-- START --

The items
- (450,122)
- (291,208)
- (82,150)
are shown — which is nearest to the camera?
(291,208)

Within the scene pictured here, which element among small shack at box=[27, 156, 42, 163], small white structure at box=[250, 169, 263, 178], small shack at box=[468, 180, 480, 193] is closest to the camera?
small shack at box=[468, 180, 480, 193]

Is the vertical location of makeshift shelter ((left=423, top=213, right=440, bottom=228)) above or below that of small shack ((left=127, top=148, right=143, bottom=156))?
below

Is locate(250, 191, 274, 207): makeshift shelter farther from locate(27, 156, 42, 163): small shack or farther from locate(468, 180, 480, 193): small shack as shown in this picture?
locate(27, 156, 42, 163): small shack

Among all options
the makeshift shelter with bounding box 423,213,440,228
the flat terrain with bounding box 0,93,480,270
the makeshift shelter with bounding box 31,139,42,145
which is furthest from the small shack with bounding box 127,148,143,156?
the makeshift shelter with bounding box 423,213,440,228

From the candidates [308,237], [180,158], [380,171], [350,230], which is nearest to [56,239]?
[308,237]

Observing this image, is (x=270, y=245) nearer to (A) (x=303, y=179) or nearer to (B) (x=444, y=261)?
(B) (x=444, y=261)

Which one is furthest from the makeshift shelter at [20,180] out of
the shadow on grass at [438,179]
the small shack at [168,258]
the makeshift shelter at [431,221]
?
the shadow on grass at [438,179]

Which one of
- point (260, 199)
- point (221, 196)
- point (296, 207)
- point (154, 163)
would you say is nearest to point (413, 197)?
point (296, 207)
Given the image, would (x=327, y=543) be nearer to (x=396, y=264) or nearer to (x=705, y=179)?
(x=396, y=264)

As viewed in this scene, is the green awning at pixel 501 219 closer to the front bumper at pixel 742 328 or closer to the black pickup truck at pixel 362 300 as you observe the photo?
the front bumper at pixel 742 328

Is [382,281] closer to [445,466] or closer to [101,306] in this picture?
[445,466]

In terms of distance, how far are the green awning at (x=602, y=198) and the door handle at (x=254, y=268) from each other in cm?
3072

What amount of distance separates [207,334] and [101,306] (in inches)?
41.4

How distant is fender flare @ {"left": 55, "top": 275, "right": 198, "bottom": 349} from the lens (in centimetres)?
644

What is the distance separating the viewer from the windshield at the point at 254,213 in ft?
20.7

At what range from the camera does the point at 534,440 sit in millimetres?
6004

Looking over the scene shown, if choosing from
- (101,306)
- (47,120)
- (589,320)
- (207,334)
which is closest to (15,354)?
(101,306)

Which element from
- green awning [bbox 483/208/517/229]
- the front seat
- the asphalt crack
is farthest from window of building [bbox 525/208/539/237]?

-- END --
-- START --

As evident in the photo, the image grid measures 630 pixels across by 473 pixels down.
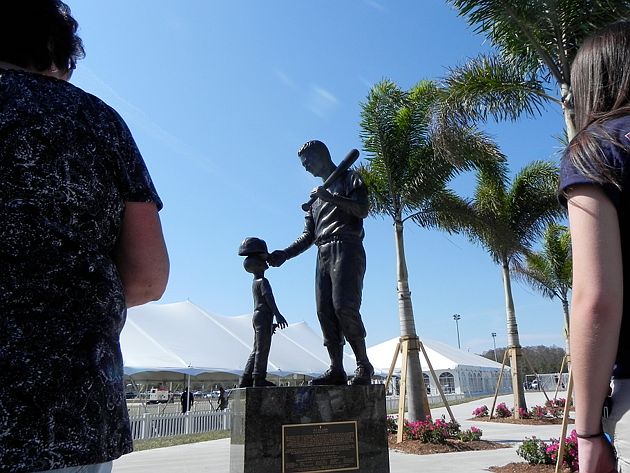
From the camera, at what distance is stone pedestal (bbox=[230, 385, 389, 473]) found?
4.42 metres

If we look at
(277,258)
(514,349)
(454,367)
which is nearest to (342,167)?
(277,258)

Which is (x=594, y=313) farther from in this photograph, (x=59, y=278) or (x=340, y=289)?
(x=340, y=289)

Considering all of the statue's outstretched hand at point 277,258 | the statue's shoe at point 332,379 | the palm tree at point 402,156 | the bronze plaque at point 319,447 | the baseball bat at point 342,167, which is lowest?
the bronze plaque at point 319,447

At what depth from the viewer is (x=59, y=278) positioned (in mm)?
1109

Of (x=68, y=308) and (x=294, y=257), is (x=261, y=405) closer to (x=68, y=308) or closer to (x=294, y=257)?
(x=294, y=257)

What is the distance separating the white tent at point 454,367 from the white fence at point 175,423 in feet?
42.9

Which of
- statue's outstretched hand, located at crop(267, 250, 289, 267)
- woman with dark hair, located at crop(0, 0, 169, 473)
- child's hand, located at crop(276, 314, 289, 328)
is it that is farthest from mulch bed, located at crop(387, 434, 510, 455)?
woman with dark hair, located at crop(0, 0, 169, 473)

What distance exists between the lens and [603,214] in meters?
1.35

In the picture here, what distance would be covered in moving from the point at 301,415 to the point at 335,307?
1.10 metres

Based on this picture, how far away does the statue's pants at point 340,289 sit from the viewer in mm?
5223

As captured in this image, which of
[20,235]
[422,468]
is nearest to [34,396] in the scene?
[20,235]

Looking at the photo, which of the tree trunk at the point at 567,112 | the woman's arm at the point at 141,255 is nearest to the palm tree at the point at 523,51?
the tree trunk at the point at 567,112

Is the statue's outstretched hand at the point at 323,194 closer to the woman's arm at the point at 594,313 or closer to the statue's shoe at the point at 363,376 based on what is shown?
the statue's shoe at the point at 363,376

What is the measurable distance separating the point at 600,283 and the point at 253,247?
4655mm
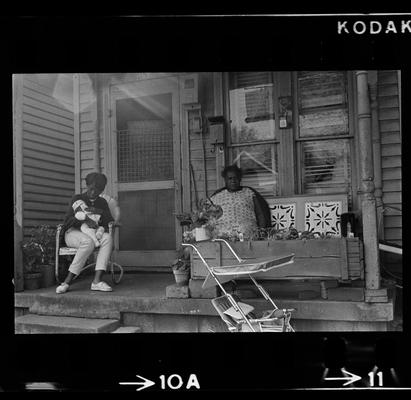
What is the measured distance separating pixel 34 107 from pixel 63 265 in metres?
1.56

-- END --

Copy the entries again, beginning at the line with "In terms of" and continuing through the line with "is farthest from window", and swap each "green awning" for "red canopy" while leaving everything else unchanged.

In terms of distance, how far are the red canopy at (x=602, y=198) and the door handle at (x=254, y=268) from each other in cm?
3072

What amount of distance separates [207,334] and [101,306] (in inches)?
41.4

How distant is fender flare @ {"left": 55, "top": 275, "right": 198, "bottom": 349} from the lens (in centimetres)?
644

What is the distance separating the viewer from the windshield at the point at 254,213 in ft?
20.7

At what range from the camera does the point at 534,440 sit in millimetres?
6004

Looking over the scene shown, if choosing from
- (101,306)
- (47,120)
- (589,320)
- (207,334)
which is closest to (15,354)?
(101,306)

Which element from
- red canopy [bbox 483/208/517/229]
- the front seat
- the asphalt crack
is farthest from window of building [bbox 525/208/539/237]?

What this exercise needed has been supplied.